Requirement:
Copy out each line of the data below that contains the word "would".

Data shown:

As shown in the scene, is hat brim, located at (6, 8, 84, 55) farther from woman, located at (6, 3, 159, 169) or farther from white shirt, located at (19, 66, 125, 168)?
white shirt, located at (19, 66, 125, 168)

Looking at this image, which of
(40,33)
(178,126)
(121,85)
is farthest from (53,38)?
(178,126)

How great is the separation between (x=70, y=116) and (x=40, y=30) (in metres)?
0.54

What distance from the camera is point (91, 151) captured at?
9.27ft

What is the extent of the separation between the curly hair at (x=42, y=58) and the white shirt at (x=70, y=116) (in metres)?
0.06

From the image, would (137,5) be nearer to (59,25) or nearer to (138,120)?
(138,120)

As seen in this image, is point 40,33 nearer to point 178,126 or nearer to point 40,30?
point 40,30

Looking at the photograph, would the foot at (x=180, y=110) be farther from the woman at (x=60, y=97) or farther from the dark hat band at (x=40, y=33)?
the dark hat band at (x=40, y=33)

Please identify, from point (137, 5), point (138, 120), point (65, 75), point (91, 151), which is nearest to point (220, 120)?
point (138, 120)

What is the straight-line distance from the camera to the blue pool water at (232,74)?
==
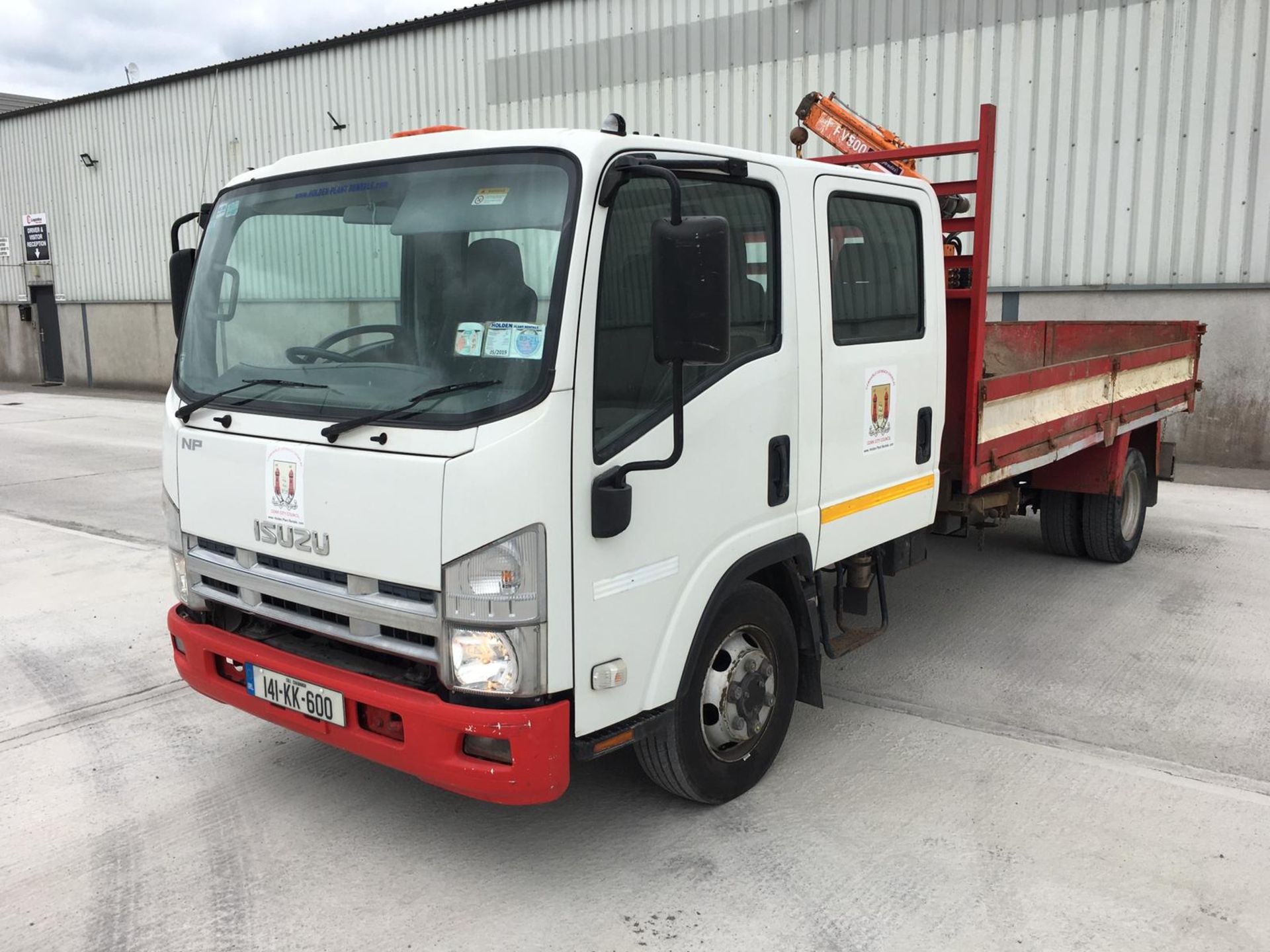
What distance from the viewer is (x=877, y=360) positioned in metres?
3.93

Full answer:
From the image, would (137,5) be nearer to (59,25) or nearer to (138,120)?
Looking at the photograph, would the foot at (x=180, y=110) be farther from the woman at (x=60, y=97) or farther from the dark hat band at (x=40, y=33)?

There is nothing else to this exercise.